● Source text
---
New Zealand First is said to have pulled support for a bill aimed at forcing landlords to negotiate rent relief with tenants hit by the impacts of Covid-19, at least in its current form.
This week Justice Minister Andrew Little was due to bring the Property Law (Leases Affected by Covid-19 Outbreak) Amendment Bill to the House.
The legislation, which would set out the type of relief qualifying businesses which had seen a "material" hit as a result of the Government's response to Covid-19 could expect from landlords, by inserting an "implied clause" into the Property Law Act.
If a deal could not be agreed, tenants would be able to force landlords into arbitration, which would be subsidised by taxpayers.
But the bill is not on the latest version of Parliament's Order Paper for Wednesday and multiple sources say NZ First has indicated it will not support the legislation in its current form.
Although negotiations between Labour and New Zealand First leadership were continuing last night - not necessarily on the issue of commercial rent relief - some MPs described the proposal agreed by a Cabinet sub-committee at the start of June as "dead".
---
● Available data

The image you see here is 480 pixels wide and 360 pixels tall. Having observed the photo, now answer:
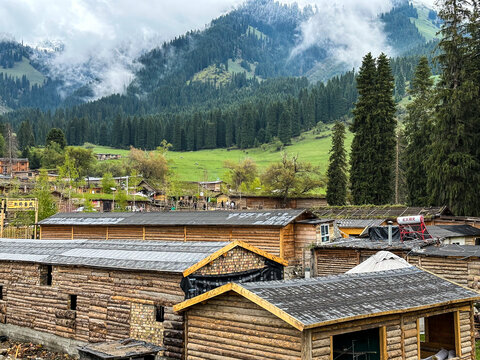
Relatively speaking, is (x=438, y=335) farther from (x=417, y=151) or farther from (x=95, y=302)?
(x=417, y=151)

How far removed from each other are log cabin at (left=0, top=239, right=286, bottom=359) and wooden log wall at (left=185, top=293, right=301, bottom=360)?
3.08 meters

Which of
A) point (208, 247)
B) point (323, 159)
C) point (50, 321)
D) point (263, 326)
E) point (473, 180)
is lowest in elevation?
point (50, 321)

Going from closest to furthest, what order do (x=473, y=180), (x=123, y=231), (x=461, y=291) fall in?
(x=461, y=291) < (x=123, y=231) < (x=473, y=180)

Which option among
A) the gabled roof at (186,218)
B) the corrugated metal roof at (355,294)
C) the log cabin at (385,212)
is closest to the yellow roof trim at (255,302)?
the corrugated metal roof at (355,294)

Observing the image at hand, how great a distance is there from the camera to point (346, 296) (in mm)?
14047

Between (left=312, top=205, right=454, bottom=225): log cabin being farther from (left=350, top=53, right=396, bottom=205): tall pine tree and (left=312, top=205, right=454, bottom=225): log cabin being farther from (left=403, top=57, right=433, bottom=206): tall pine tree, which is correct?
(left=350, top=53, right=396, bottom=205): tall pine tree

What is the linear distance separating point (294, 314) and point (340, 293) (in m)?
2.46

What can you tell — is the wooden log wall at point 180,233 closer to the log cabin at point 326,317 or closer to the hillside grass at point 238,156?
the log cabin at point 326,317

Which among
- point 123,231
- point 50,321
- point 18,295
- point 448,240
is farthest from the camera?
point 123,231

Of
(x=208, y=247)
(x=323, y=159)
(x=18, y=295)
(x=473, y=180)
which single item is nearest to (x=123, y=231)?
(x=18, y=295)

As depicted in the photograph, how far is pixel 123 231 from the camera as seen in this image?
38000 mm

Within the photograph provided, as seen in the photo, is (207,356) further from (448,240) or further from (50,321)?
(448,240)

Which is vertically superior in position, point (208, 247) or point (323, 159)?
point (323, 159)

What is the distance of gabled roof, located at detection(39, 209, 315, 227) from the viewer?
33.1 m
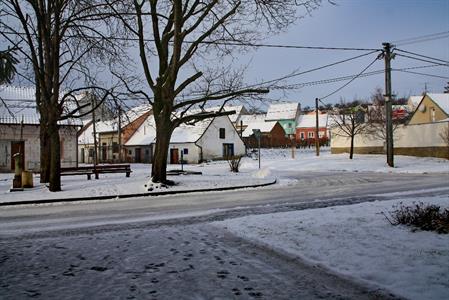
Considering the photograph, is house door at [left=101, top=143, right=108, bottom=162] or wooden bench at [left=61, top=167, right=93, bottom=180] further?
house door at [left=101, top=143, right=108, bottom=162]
---
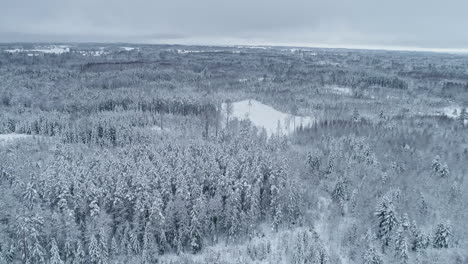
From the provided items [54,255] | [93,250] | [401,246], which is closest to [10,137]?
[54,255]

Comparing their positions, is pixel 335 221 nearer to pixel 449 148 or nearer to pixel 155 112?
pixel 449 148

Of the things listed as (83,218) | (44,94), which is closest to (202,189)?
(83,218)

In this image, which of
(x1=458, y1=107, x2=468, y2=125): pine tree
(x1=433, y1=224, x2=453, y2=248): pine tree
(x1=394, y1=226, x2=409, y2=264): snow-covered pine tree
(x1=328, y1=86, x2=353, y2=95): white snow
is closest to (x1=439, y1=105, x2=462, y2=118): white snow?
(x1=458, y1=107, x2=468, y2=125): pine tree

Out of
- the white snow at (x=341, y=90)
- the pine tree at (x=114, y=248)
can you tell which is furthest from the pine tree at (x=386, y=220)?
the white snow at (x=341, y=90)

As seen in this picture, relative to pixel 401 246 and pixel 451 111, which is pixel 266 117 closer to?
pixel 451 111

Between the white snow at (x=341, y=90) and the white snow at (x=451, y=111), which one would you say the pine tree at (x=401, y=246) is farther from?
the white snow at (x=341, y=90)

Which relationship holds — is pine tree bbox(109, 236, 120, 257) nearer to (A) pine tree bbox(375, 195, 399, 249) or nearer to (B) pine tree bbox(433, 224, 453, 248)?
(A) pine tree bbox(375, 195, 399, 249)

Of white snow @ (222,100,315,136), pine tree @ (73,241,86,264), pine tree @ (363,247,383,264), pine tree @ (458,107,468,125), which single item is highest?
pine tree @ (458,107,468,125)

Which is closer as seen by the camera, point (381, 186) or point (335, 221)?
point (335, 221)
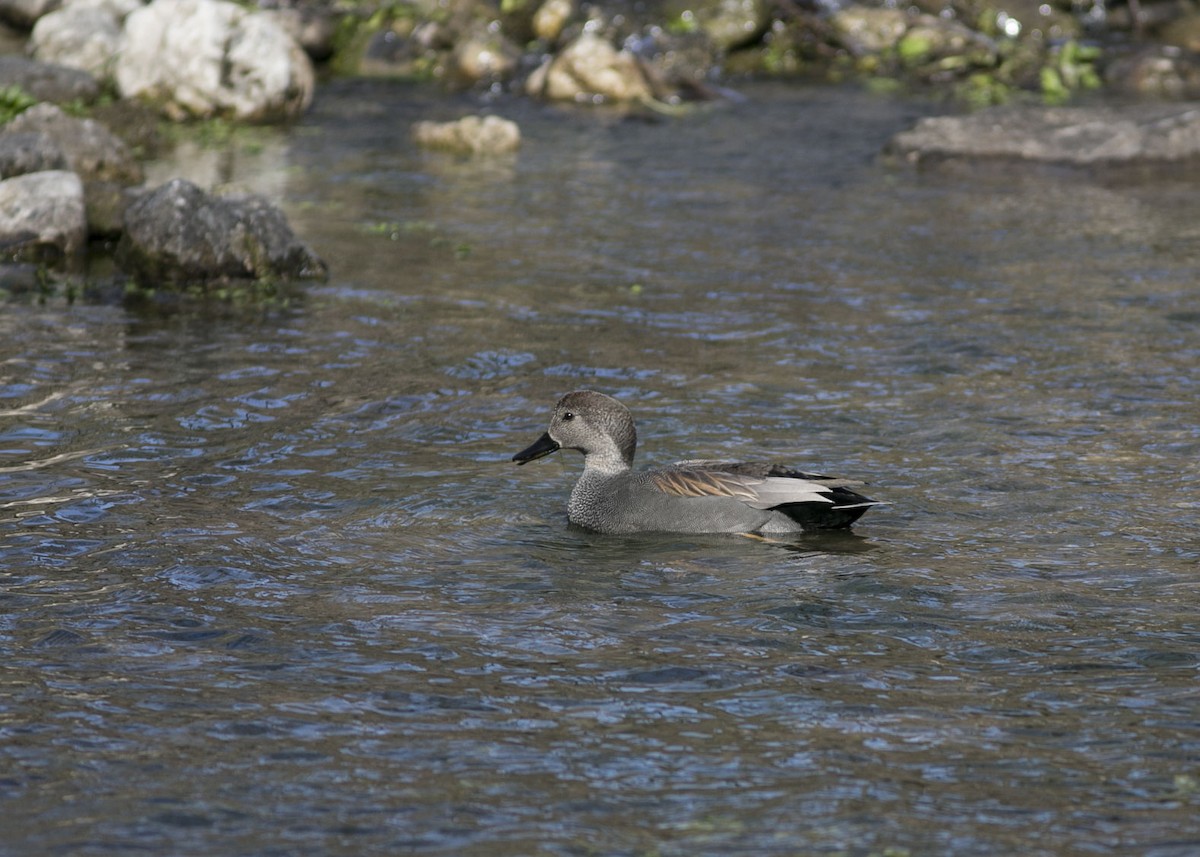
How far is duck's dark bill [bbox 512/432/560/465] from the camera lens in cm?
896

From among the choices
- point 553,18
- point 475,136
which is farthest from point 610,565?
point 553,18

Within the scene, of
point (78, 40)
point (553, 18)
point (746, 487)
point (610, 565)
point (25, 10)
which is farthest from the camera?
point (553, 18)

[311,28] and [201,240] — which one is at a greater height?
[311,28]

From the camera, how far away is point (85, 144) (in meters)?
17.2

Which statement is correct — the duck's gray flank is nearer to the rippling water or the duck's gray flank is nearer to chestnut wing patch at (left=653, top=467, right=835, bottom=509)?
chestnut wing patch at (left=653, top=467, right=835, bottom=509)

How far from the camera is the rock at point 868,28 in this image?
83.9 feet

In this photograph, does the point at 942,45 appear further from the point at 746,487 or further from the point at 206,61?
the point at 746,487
---
● Required tasks
**a)** According to the news text, who would pay for the arbitration that tenants could force on landlords?
**b)** Copy out the part of the news text beginning at the words "New Zealand First is" and stopping after "to the House.", swapping "Justice Minister" for "Commerce Minister".

● Solutions to each task
**a)** Taxpayers.

**b)**
New Zealand First is said to have pulled support for a bill aimed at forcing landlords to negotiate rent relief with tenants hit by the impacts of Covid-19, at least in its current form.
This week Commerce Minister Andrew Little was due to bring the Property Law (Leases Affected by Covid-19 Outbreak) Amendment Bill to the House.